Don’t you love being in South Africa now? dsc_0014.jpg Living within a long-range kick of Green Point stadium has massive advantages when you’re attending a live game. But visiting overseas friends and locally-based family think so too, which means I’ve been making a lot of warm soup and quick meals to feed the departing hordes. In between there is the serious business of watching games on TV, and occasionally remembering to do some paying work…

But I have to pass on a delicious recipe before the apple season finishes. You might want to give it a bash - the wetter Cape weather and sport-based gatherings mean more home entertaining. This recipe is my version cobbled from the recipe for one large tart in Rick Stein’s French Odyssey, and Pete Goffe-Wood’s individual tatins in his Kitchen Cowboys cookbook.

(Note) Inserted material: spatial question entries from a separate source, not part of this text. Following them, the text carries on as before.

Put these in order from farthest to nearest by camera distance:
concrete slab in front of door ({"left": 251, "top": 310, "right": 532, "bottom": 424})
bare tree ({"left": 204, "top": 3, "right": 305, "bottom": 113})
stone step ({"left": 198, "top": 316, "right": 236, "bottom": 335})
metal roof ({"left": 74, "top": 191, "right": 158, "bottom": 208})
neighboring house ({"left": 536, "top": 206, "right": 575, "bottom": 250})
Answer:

A lovely collective gift from long-time friends was the inspiration: my Le Creuset cast iron 30cm skillet pan goes from the stovetop into the oven. Stein says you can use a tarte tatin dish but I’m not convinced you’ll get the same results.
dsc_0001.jpg Anyway it’s delicious and oozily gooey - so worth the effort to make!

APPLE TART TATIN
serves 8 or 10

400 - 500g puff pastry (Woolworths makes an extra-butter version)
250g softened butter, diced
750ml (3 cups) castor sugar
9 firm apples (I used Cripps Pink because it has good acidity)
lemon zest for serving
vanilla ice cream for serving

  1. Roll out the pastry on a lightly floured surface without handling it much. Cut a rough circle a little larger than your skillet pan and transfer the pastry carefully to a large baking sheet. Chill for minimum 20 minutes.
  2. Make the apple filling by peeling, coring and halving each apple. Sprinkle the diced butter evenly over the skillet surface. Pour the castor sugar over and then pack the apples tightly on top, rounded side down.
  3. Heat the skillet to medium (use a wide, even flame if using gas) and cook the apple and sugar mixture for 20 – 25 minutes, shaking the pan occasionally until the sugar and butter mix with the juices to produce a thickish, toffee-toned sauce. The apples should be tender but not falling apart. Don’t allow the butter and sugar to burn in the process.
  4. In an oven preheated to 200 degrees C, lift the pastry carefully over the cooked apples. Tuck the edges inside the pan. Prick a few times with a sharp knife.
  5. Bake for 5 minutes then reduce the heat to 190 degrees C for 15 – 20 minutes until the pastry is puffed, crisp and golden. Use a baking tray on a lower shelf to catch any sugar spillage.
  6. Remove the skillet from the oven and rest for 5 minutes. Grab a strong man and ask him to invert the pastry into a large round serving bowl. dsc_0006.jpg Garnish with lemon zest and serve slices with vanilla ice cream.

TIP: I’ve previously used Granny Smith apples for tartness, but remembered pastry chef Vanessa Quellac telling me that pink apples tend to make firmer baking partners so I gave them a whirl. Very happy with the pink results.